TEXTO APRESENTADO:
◆ ◆ ◆

Tão distante quanto a própria origem do homem, a história da mais antiga das ciências naturais, a astronomia, permeada por grandes divergências ao longo de seu percurso, mostra que a controvérsia não somente é parte integrante do processo científico, mas constitui, antes de tudo o combustível para o seu funcionamento. Como observa Paulo Sérgio Bretones, químico da Universidade Federal de São Carlos (Ufscar), “há uma dinâmica no processo de decisão da ciência. Ela, muitas vezes, é acordo, não consenso”. Embora o interesse do homem sobre o espaço sideral e os corpos celestes visíveis, que através dele se movimentam, preceda em muitos milhares de anos o estabelecimento do método científico e da ciência moderna, o conhecimento adquirido desde tempos remotos, permitia aos nossos antepassados que fizessem previsões dos movimentos de corpos celestes visíveis a olho nu, como estrelas e planetas, com bastante precisão, como denotam monumentos como o de Stonehenge, na Inglaterra, e de Newgrange, na Irlanda, e outras descobertas arqueológicas.

◆ ◆ ◆

APLIQUE A LEITURA:
a: Quais monumentos o texto sobre a história da astronomia cita como indício da precisão das previsões feitas pelos antepassados?
b: Prossiga o texto sobre a história da astronomia a partir da última frase apresentada.

LINHAS FORNECIDAS:
◆ ◆ ◆

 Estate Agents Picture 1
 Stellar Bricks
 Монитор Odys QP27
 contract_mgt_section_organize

◆ ◆ ◆

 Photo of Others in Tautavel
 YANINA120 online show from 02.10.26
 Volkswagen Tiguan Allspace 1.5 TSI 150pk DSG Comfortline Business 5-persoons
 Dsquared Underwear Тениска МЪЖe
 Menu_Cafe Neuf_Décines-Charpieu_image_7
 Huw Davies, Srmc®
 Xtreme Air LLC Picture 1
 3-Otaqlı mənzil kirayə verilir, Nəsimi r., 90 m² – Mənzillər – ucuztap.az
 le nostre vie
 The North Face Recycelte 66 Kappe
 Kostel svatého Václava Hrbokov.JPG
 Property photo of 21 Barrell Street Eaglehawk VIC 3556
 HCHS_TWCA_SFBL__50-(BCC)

◆ ◆ ◆

CONJUNTO DE RESPOSTAS:
a: Stonehenge, na Inglaterra, e Newgrange, na Irlanda.

b:
Uma das questões astronômicas que atraiu mais recentemente a atenção de cientistas e do público em geral ao redor do mundo todo foi o “rebaixamento” de Plutão de seu status planetário, caso que na opinião de Bretones, ilustra perfeitamente o funcionamento do processo decisório da ciência. Antes de nos adentrarmos mais especificamente na polêmica envolvida nessa reclassificação, verifiquemos os antecedentes históricos da definição de planeta. Na antiguidade, os gregos foram os responsáveis por cunhar o termo planeta – asteres planetae, ou estrelas errantes –, que diferenciava essa categoria de astros das demais estrelas, devido ao fato de estas se apresentarem em uma estrutura fixa, como se estivessem “presas” ao firmamento, enquanto os primeiros se moviam entre as estrelas e ao redor da Terra. Embora, nessa época, já se discernissem duas categorias de corpos celestes, considerava-se a existência de sete planetas, os quais deram origem ao nosso calendário de sete dias: Lua, Mercúrio, Vênus, Sol, Marte, Júpiter e Saturno.

No século XVI, quando o modelo geocêntrico deu lugar ao modelo heliocêntrico de Universo, proposto inicialmente por Nicolau Copérnico e aperfeiçoado posteriormente por Galileu Galilei e Johannes Kepler, o Sol deixou de ser considerado um planeta e a Terra passou a ser acrescida aos demais. Sequencialmente, com a descoberta dos quatro satélites de Júpiter, feita por Galileu, em 1610, a Lua foi também reclassificada, deixando de ser considerada um planeta, passando a ter um status distinto, o de um astro que se move em uma órbita ao redor de um planeta. Como ressalta o físico Sylvio Ferraz Mello, do Instituto de Astronomia, Geofísica e Ciências Atmosféricas da Universidade de São Paulo (USP), em seu artigo “A nova definição de planeta”, naquela época, a definição de planeta era bastante clara: “um astro que se move em uma órbita ao redor do Sol”.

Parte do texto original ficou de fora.